• **Texte fourni**:
****

Lyon, le samedi 5 mars 2022 – L’université de Lyon organise
une exposition virtuelle sur le traitement de la douleur entre le
XVIème et le XVIIIème siècle. Elle montre que les médecins de
l’époque étaient parfois confrontés aux mêmes problèmes
qu’aujourd’hui.
« C’est quelque grosse pierre qui foule et consomme la
substance de mes rognons et ma vie que je vide peu à peu ». Le
philosophe Michel de Montaigne n’avait semble-t-il pas gardé un bon
souvenir de l’expulsion de ses calculs rénaux. Ce que l’on appelait
à l’époque la « maladie de la pierre » était considéré, avec
la goutte, comme la quintessence de la maladie extrêmement
douloureuse (ce qui n’a pas beaucoup changé). Les malades qui ont
une pierre dans les reins « désirent plus mourir que vivre »
affirmait le célèbre chirurgien Ambroise Paré. Cette crainte de
l’homme du XVIème siècle pour cet « accouchement au masculin
» nous est décrite par l’exposition virtuelle « Le médecin face
à la douleur XVIème-XVIIIème siècle » organisé par l’université
de Lyon.
On y apprend que, loin de la vision chrétienne d’une douleur
qui sauve ou de la philosophie stoïcienne d’une souffrance qu’il
faut cacher, les médecins de l’époque accordent une grande
importance à l’étude de la douleur et aux moyens de la diminuer.
Michel de Montaigne, encore lui, revendique même le droit
d’exprimer sa douleur, du moment que l’esprit reste clair. «
Qu’importe que nous tordions nos bras pourvu que nous tordions
nos pensées » écrit le philosophe bordelais dans ses fameux
Essais.
La télémédecine du XVIIème siècle
Médecins et penseurs de l’époque tentent de donner une
définition de la douleur. Mais comme le résume le médecin
hollandais Gérard van Swieten en 1753, « il est impossible de
faire comprendre par le discours ce que c’est que cette perception
d’âme ». Toute sorte de mots sont utilisés pour décrire les
maux des patients. Si les médecins d’aujourd’hui parlent de douleur
« irradiante » ou « transperçante », les soignants du
XVIIème siècle préfèrent parler de souffrance « obtuse » ou
« astringente ». Mais ce sont évidemment les patients qui
décrivent le mieux leur mal. En 1629, Lazare Rivière, qui fut
conseiller de Louis XIII, évoque une patiente de 7 ans qui a si mal
qu’elle « demande qu’on lui ouvre la tête avec un couteau
».
Comme aujourd’hui avec les enfants, on demande au patient du
XVIIème siècle d’indiquer avec un crayon le lieu de sa douleur sur
un dessin représentant un corps humain. Le trait de crayon doit
être pointillé si la douleur est externe, continu si elle est
interne. Pour Théophraste Renaudot, médecin et journaliste de la
première moitié du XVIIème siècle, ce système de consultation à
distance permet notamment de pallier le manque de médecins à la
campagne : la téléconsultation est née.

****

• **Entrées de données enregistrées**:
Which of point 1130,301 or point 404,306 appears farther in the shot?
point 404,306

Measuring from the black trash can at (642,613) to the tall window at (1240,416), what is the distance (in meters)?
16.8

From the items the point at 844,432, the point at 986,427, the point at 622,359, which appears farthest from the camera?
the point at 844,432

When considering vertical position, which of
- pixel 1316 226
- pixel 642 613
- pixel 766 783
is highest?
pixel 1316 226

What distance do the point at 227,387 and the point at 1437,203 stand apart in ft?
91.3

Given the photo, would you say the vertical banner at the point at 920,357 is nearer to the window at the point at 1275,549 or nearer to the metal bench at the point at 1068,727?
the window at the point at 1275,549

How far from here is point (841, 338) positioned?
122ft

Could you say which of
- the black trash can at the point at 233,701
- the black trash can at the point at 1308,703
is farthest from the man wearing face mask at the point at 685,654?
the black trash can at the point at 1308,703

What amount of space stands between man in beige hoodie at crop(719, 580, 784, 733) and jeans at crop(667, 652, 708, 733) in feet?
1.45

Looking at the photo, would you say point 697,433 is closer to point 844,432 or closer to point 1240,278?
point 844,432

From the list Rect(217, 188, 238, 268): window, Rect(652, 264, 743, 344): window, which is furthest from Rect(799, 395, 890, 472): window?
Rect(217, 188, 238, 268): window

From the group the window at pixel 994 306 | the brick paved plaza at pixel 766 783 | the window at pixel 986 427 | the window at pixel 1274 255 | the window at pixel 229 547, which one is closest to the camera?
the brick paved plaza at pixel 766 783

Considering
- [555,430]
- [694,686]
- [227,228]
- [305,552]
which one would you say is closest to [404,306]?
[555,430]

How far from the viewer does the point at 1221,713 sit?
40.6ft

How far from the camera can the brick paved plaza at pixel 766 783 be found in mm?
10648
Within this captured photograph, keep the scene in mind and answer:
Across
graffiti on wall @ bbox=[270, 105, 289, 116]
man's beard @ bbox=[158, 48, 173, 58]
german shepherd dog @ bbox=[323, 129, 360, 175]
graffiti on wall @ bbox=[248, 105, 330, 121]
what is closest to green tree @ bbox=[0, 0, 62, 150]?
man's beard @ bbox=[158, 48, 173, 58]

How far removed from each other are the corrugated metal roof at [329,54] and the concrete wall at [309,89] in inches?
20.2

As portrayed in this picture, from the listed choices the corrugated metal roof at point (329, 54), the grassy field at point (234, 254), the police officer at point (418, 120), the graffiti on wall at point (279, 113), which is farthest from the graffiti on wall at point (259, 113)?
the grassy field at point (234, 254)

****

• **Consignes**:
**1)** Traduisez en anglais la phrase suivante du texte fourni : « Médecins et penseurs de l’époque tentent de donner une définition de la douleur. »
**2)** D’après le texte fourni, de quel roi Lazare Rivière fut-il le conseiller ?
Les entrées ne jouent aucun rôle dans ce travail.

• **Corrigé détaillé**:
**1)** Physicians and thinkers of the time try to give a definition of pain.

**2)** Lazare Rivière fut le conseiller de Louis XIII.